Bapak memang cerdas, berpikiran jauh kedepan dan pantang menyerah. Setamat SMP, meski tidak tahu darimana biaya, Bapak memintaku meninggalkan dusun. Merantau ke Kota untuk melanjutkan jenjang sekolah lebih tinggi lagi, SMA. Sudah saatnya aku melihat dunia luar, merasakan terangnya cahaya lampu neon dan menonton televisi berwarna. Lagian kalau bersekolah SMA di dusun, menurut Bapak dikhawatrikan aku menikah lebih cepat. Jika menikah usia muda, maka peluang dan kesempatan meraih masa depan cerah akan terhambat. 

Apapun caranya aku harus bersekolah di Kota. Membantu mencuci piring di rumah orang, menjadi tukang cuci motor bahkan kenek angkot adalah profesi yang pernah kualami selama menuntaskan pendidikan SMA di Kota . Alhamdulillah, selama SMA aku juga mendapat beasiswa seperti di SD dan SMP. Sehingga untuk urusan bayaran sekolah, sangat terbantu.
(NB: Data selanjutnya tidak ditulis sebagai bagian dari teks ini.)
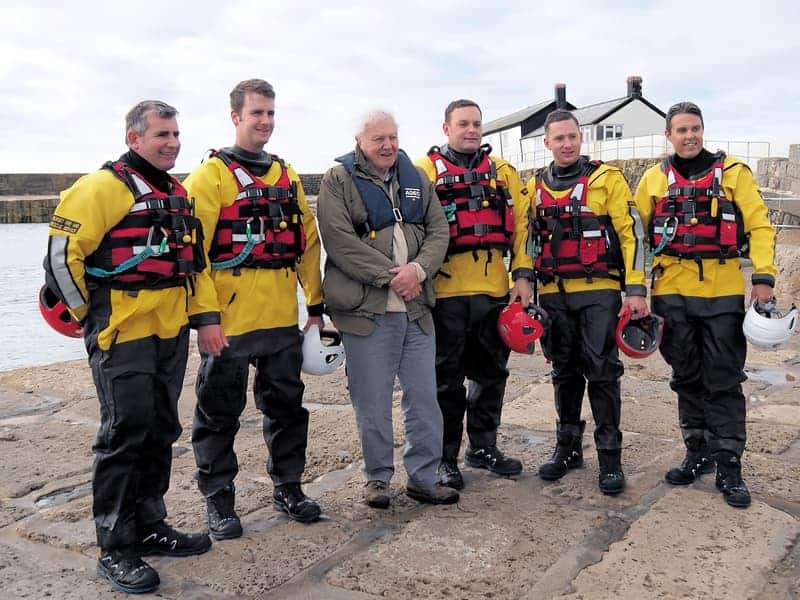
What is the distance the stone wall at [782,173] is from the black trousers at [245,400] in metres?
19.1

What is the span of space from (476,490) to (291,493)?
101 cm

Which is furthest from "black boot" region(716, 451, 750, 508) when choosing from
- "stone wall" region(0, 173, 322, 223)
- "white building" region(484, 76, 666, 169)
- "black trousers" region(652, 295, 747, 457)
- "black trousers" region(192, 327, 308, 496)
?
"stone wall" region(0, 173, 322, 223)

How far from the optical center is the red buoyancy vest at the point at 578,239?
14.1 ft

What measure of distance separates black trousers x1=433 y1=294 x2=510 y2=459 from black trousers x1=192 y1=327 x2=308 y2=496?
844 millimetres

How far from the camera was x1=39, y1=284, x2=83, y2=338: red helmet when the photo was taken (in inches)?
136

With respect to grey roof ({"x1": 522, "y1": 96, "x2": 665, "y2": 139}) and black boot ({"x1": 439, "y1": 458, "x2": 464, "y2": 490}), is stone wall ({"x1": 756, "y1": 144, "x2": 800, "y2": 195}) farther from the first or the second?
grey roof ({"x1": 522, "y1": 96, "x2": 665, "y2": 139})

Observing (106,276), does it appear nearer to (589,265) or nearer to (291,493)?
(291,493)

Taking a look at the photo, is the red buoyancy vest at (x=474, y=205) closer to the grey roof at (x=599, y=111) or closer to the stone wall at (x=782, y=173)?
the stone wall at (x=782, y=173)

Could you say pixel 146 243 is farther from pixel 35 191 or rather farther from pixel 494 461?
pixel 35 191

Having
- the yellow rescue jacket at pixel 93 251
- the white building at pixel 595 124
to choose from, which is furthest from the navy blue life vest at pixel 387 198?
the white building at pixel 595 124

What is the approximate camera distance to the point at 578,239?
4.33 metres

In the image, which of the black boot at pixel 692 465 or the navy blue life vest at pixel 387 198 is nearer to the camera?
the navy blue life vest at pixel 387 198

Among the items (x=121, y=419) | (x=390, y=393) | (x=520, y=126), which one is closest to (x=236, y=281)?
(x=121, y=419)

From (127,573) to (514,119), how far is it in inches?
2084
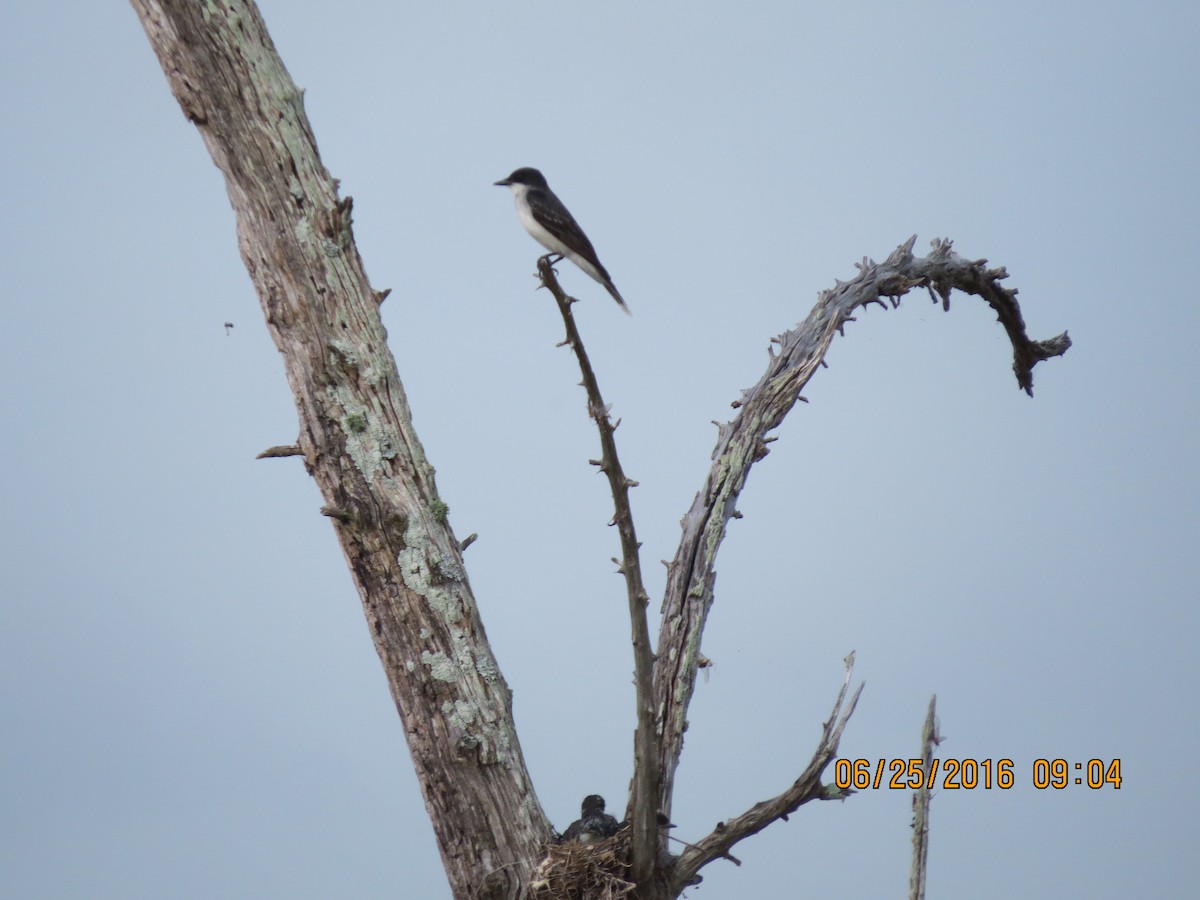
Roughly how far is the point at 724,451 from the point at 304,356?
2.20 metres

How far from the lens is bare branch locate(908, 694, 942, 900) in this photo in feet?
18.9

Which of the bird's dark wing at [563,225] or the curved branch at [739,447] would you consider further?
the bird's dark wing at [563,225]

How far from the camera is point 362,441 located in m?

Bapak selalu berpesan, jangan pernah malu bekerja. Asalkan halal dan tidak mencuri. 

Buah perjuangan itu sedikit demi sedikit mulai kutuai. Meskipun kesuksesan ini kurengkuh kala usia Bapak sudah senja dan sakit-sakitan. Aku sudah lulus dan bekerja sebagai PNS di salah satu instansi vertikal, Lembaga  Non-Kementerian. 

Kini, pengabdian sebagai PNS takkan pernah ku sia-siakan. Pesan agar selalu jujur dan berintegritas dari Bapak, selalu kupegang, meski beliau sekarang sudah kembali kepangkuan-NYA. 
Banyak sudah noktah rindu digores
dalam tiap bait lembaran, catatan perjalanan hidup dan perjuanganku. Namun, tak semuanya sempurna. Kadangkala noktah itu bertinta hitam, penuh onak dan duri. Namun semua fana ini akhirnya bermuara pada jalan takdir-NYA. Tugas kita hanya menjalani. 

 “Terima kasih Bapak. Sudah mengajarkan arti berjuang. Kau adalah pejuang sesungguhnya. Tetesan keringat dan doamu menembus langit. Semoga Allah menempatkanmu disurga-NYA”. Ucapku depan nisan makam Bapak, dengan taburan bunga yang masih basah. Sejuknya tetesan embun jatuh di dedaunan pagi ini, seakan menyapa air mataku.  
Air mata tentang rindu. Air mata tentang sebuah cerita. Air mata tentang kisah ketulusan Bapak hebat yang membawaku pada karier untuk mengabdi pada bangsa dan negara, pelayan masyarakat; PNS.

Al Fatihah untukmu Bapak: Edi Damhudi Bin Sumadi Sumodarsono.